Optimal quantum state transformations based on machine learning

Abstract

It is well known that quantum algorithms may solve problems efficiently that are intractable using conventional algorithms. Quantum algorithms can be designed with a set of universal quantum gates that transform input states into desired output states. However, designing quantum algorithms that transform states in desired ways is challenging due to its complexity. In this paper, we propose a machine learning framework for the transformation of unknown states into their corresponding target states. Specifically, a parameterized quantum circuit learns a given task by tuning its parameters. After the learning is done, the circuit is competent for the quantum task. This allows us to circumvent cumbersome circuit design based on universal quantum gates. If perfect transformation is forbidden by quantum theory, an optimal transformation can be obtained in terms of fidelity. This provides a research method to study various quantum no-go theorems that characterize the intrinsic gap between quantum and classical information. As examples, quantum state rotation and quantum state cloning are studied using numerical simulations. We also show the good robustness of our machine learning framework to corrupted training data, which is a very nice property for physical implementation on near-term noisy intermediate-scale quantum devices.

Appendix

We here give a derivation of the probabilities of measurement in Eqs. (12) and (15).

For QSR, the quantum circuit is shown in Fig. 4. Suppose that an input state \(|\psi _\mathrm{in}^i\rangle \) and the corresponding teaching state \(|\psi _{t}^i\rangle \) are fed into the quantum circuit. The \(|\psi _\mathrm{in}^i\rangle \) is sent through the learning circuit to give

$$\begin{aligned} |\psi _\mathrm{out}^i \rangle = U(\vec {\theta })|\psi _\mathrm{in}^i\rangle . \end{aligned}$$

(22)

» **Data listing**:
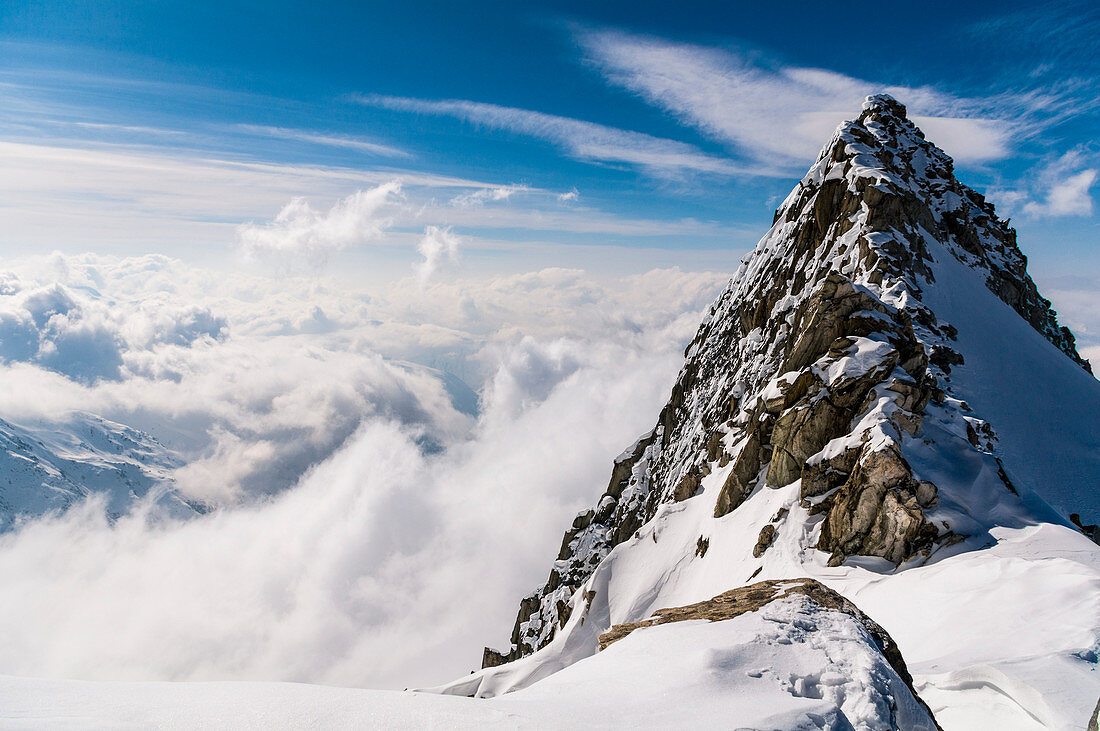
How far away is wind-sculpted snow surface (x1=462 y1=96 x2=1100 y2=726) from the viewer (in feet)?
55.2

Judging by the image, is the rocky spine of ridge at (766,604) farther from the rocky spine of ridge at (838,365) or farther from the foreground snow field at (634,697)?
the rocky spine of ridge at (838,365)

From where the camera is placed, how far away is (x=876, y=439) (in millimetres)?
19953

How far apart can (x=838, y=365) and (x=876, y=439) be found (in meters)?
5.30

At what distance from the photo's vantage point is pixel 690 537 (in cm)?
3172

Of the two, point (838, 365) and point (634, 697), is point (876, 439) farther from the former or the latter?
point (634, 697)

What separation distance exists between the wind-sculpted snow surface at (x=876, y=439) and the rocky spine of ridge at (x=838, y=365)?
141 mm

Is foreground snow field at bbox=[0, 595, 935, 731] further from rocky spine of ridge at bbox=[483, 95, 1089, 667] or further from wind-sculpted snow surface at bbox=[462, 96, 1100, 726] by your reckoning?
rocky spine of ridge at bbox=[483, 95, 1089, 667]

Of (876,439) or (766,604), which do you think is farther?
(876,439)

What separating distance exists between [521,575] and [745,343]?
158823 mm

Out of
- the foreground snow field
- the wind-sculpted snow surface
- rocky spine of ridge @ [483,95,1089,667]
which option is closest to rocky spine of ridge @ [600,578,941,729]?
the foreground snow field

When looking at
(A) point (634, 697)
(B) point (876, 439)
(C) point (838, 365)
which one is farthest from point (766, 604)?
(C) point (838, 365)

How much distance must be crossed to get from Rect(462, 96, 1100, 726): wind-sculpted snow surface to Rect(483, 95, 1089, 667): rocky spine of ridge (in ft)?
0.46

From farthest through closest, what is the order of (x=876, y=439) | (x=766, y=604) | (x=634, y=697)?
(x=876, y=439) < (x=766, y=604) < (x=634, y=697)

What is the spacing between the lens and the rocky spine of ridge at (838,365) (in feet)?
66.8
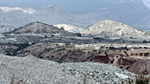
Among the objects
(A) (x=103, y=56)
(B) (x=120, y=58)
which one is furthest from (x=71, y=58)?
(B) (x=120, y=58)

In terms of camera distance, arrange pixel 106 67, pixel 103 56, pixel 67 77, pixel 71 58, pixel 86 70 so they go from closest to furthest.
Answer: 1. pixel 67 77
2. pixel 86 70
3. pixel 106 67
4. pixel 103 56
5. pixel 71 58

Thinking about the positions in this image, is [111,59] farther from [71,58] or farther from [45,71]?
[45,71]

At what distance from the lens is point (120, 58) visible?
64.5 m

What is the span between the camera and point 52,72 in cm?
2600

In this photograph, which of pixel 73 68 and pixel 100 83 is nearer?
pixel 100 83

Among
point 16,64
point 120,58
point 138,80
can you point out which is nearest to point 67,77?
point 16,64

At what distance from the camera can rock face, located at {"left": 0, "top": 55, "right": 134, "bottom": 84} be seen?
23484 millimetres

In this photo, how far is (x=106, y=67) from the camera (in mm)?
29719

» **Things to do**:
A) In the paper on quantum state transformations, which two examples are studied using numerical simulations?
B) Summarize the paper on quantum state transformations in two sentences.
C) From the paper on quantum state transformations, translate this sentence into Spanish: "Specifically, a parameterized quantum circuit learns a given task by tuning its parameters."

» **Expected answers**:
A) Quantum state rotation and quantum state cloning.

B) The paper proposes a machine learning framework in which a parameterized quantum circuit learns, by tuning its parameters, to transform unknown states into their corresponding target states, avoiding cumbersome circuit design based on universal quantum gates. When quantum theory forbids a perfect transformation, an optimal one can be obtained in terms of fidelity, and the framework shows good robustness to corrupted training data.

C) En concreto, un circuito cuántico parametrizado aprende una tarea dada ajustando sus parámetros.